→ Records for the task:
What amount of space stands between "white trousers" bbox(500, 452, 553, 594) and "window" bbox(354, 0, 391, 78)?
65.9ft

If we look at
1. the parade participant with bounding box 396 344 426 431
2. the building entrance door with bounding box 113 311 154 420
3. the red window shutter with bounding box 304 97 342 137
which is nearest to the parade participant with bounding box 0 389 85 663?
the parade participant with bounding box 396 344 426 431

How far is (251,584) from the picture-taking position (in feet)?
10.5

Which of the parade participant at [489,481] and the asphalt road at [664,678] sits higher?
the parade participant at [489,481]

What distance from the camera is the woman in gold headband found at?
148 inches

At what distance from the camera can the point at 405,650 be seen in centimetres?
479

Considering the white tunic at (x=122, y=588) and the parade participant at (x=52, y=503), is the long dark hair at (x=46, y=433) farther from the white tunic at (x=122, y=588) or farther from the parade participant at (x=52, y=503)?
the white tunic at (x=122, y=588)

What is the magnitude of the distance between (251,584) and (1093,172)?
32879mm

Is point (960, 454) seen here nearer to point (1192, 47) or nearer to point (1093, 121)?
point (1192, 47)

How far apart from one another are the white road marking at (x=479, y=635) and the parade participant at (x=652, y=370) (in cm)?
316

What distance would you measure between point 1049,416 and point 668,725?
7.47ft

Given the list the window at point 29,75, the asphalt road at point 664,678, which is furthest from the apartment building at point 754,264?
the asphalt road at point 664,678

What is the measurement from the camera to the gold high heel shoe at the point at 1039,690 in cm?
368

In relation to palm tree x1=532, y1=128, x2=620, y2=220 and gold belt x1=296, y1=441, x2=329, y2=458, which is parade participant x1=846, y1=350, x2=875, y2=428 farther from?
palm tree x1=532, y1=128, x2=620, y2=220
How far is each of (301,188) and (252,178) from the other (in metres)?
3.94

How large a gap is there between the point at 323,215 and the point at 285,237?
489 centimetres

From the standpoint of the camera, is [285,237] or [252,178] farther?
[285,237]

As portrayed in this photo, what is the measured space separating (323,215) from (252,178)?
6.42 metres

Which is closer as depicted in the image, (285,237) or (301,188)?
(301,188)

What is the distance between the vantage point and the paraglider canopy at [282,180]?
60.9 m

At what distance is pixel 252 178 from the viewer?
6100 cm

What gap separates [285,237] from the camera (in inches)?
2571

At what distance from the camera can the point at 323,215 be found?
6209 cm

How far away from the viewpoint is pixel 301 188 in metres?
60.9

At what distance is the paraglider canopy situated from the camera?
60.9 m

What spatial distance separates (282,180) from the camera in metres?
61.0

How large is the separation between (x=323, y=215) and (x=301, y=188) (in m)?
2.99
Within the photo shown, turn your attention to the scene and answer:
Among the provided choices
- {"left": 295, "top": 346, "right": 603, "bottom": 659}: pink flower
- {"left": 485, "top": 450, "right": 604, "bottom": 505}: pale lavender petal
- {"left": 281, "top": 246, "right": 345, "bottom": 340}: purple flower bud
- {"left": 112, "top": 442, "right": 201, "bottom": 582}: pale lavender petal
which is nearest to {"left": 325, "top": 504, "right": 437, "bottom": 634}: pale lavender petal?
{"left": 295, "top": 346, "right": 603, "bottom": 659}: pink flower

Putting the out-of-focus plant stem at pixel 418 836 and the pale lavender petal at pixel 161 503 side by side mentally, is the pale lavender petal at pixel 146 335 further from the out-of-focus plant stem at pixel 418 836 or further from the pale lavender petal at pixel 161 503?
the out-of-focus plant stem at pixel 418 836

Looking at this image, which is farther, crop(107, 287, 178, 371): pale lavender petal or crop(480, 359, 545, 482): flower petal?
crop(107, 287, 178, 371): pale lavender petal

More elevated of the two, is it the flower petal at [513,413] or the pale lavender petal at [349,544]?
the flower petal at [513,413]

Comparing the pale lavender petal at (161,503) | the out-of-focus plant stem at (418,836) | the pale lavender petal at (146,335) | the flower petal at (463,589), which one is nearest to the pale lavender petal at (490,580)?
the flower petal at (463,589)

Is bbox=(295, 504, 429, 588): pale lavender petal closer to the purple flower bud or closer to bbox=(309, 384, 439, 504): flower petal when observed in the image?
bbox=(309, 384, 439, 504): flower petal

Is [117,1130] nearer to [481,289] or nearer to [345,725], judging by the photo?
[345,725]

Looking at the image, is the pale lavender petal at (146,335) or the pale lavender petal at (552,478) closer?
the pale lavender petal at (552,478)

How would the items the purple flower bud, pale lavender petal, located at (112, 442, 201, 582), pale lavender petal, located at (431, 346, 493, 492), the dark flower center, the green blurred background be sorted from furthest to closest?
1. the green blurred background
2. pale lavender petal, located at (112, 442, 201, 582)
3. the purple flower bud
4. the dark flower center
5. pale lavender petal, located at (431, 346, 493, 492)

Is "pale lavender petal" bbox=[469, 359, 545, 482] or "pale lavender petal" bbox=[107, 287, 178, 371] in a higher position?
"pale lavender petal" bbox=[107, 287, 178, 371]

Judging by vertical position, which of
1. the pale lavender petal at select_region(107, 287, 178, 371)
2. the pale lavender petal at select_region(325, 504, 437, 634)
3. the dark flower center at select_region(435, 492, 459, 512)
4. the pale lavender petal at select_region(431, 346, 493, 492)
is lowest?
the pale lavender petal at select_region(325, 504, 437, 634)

→ Task to complete: Repeat every entry exactly, please.

→ Solved problem:
What amount of space stands between "white trousers" bbox(500, 452, 553, 594) and "window" bbox(354, 0, 391, 78)?
65.9ft

If we look at
1. the parade participant with bounding box 396 344 426 431
2. the building entrance door with bounding box 113 311 154 420
3. the red window shutter with bounding box 304 97 342 137
which is nearest to the parade participant with bounding box 0 389 85 663?
the parade participant with bounding box 396 344 426 431

How far is (251,584) from the picture-taking position (in feet)?
10.5

Which of the parade participant at [489,481] and the asphalt road at [664,678] sits higher?
the parade participant at [489,481]

What distance from the camera is the woman in gold headband found at?
148 inches

At what distance from the camera can the point at 405,650 be seen in centimetres?
479

Considering the white tunic at (x=122, y=588) and the parade participant at (x=52, y=503), is the long dark hair at (x=46, y=433) farther from the white tunic at (x=122, y=588) or farther from the parade participant at (x=52, y=503)?
the white tunic at (x=122, y=588)

What is the magnitude of the distance between (251,584) and (1093,172)?
32879mm

Is point (960, 454) seen here nearer to point (1192, 47) or nearer to point (1093, 121)?
point (1192, 47)

How far apart from one another are the white road marking at (x=479, y=635) and the parade participant at (x=652, y=370) (in cm)?
316

What distance would you measure between point 1049,416 and point 668,725?
7.47ft

Given the list the window at point 29,75, the asphalt road at point 664,678, which is furthest from the apartment building at point 754,264?
the asphalt road at point 664,678

What is the measurement from the camera to the gold high heel shoe at the point at 1039,690 in cm?
368

In relation to palm tree x1=532, y1=128, x2=620, y2=220 and gold belt x1=296, y1=441, x2=329, y2=458, which is parade participant x1=846, y1=350, x2=875, y2=428 farther from?
palm tree x1=532, y1=128, x2=620, y2=220
How far is each of (301,188) and (252,178) from the other (in metres)?
3.94

How large a gap is there between the point at 323,215 and the point at 285,237?
489 centimetres

From the standpoint of the camera, is [285,237] or [252,178] farther?
[285,237]

As portrayed in this photo, what is the measured space separating (323,215) from (252,178)?
6.42 metres

Which is closer as depicted in the image, (285,237) or (301,188)?
(301,188)

What is the distance between the vantage point and the paraglider canopy at [282,180]?
60.9 m

At what distance is pixel 252 178 from the viewer?
6100 cm

What gap separates [285,237] from the camera (in inches)?
2571

At what distance from the camera can the point at 323,215 be found?
6209 cm

How far away from the viewpoint is pixel 301 188 in metres?
60.9

At what distance is the paraglider canopy situated from the camera?
60.9 m

What spatial distance separates (282,180) from the camera in metres?
61.0

How large is the separation between (x=323, y=215) and (x=301, y=188) (in m)?
2.99
Within the photo shown, turn your attention to the scene and answer:
Among the provided choices
- {"left": 295, "top": 346, "right": 603, "bottom": 659}: pink flower
- {"left": 485, "top": 450, "right": 604, "bottom": 505}: pale lavender petal
- {"left": 281, "top": 246, "right": 345, "bottom": 340}: purple flower bud
- {"left": 112, "top": 442, "right": 201, "bottom": 582}: pale lavender petal
which is nearest to {"left": 325, "top": 504, "right": 437, "bottom": 634}: pale lavender petal?
{"left": 295, "top": 346, "right": 603, "bottom": 659}: pink flower

Putting the out-of-focus plant stem at pixel 418 836 and the pale lavender petal at pixel 161 503 side by side mentally, is the pale lavender petal at pixel 146 335 further from the out-of-focus plant stem at pixel 418 836 or further from the pale lavender petal at pixel 161 503?
the out-of-focus plant stem at pixel 418 836

Looking at this image, which is farther, crop(107, 287, 178, 371): pale lavender petal or crop(480, 359, 545, 482): flower petal?
crop(107, 287, 178, 371): pale lavender petal

More elevated of the two, is it the flower petal at [513,413] or the pale lavender petal at [349,544]?
the flower petal at [513,413]

Comparing the pale lavender petal at (161,503) | the out-of-focus plant stem at (418,836) | the pale lavender petal at (146,335) | the flower petal at (463,589), which one is nearest to the pale lavender petal at (490,580)?
the flower petal at (463,589)

Is bbox=(295, 504, 429, 588): pale lavender petal closer to the purple flower bud or closer to bbox=(309, 384, 439, 504): flower petal when observed in the image?
bbox=(309, 384, 439, 504): flower petal

Is [117,1130] nearer to [481,289] or nearer to [345,725], judging by the photo?
[345,725]

Looking at the image, is the pale lavender petal at (146,335) or the pale lavender petal at (552,478) closer?
the pale lavender petal at (552,478)

How would the items the purple flower bud, pale lavender petal, located at (112, 442, 201, 582), pale lavender petal, located at (431, 346, 493, 492), the dark flower center, the green blurred background be sorted from furthest to closest?
1. the green blurred background
2. pale lavender petal, located at (112, 442, 201, 582)
3. the purple flower bud
4. the dark flower center
5. pale lavender petal, located at (431, 346, 493, 492)

Is "pale lavender petal" bbox=[469, 359, 545, 482] or "pale lavender petal" bbox=[107, 287, 178, 371] in a higher position?
"pale lavender petal" bbox=[107, 287, 178, 371]

Judging by vertical position, which of
1. the pale lavender petal at select_region(107, 287, 178, 371)
2. the pale lavender petal at select_region(325, 504, 437, 634)
3. the dark flower center at select_region(435, 492, 459, 512)
4. the pale lavender petal at select_region(431, 346, 493, 492)
is lowest?
the pale lavender petal at select_region(325, 504, 437, 634)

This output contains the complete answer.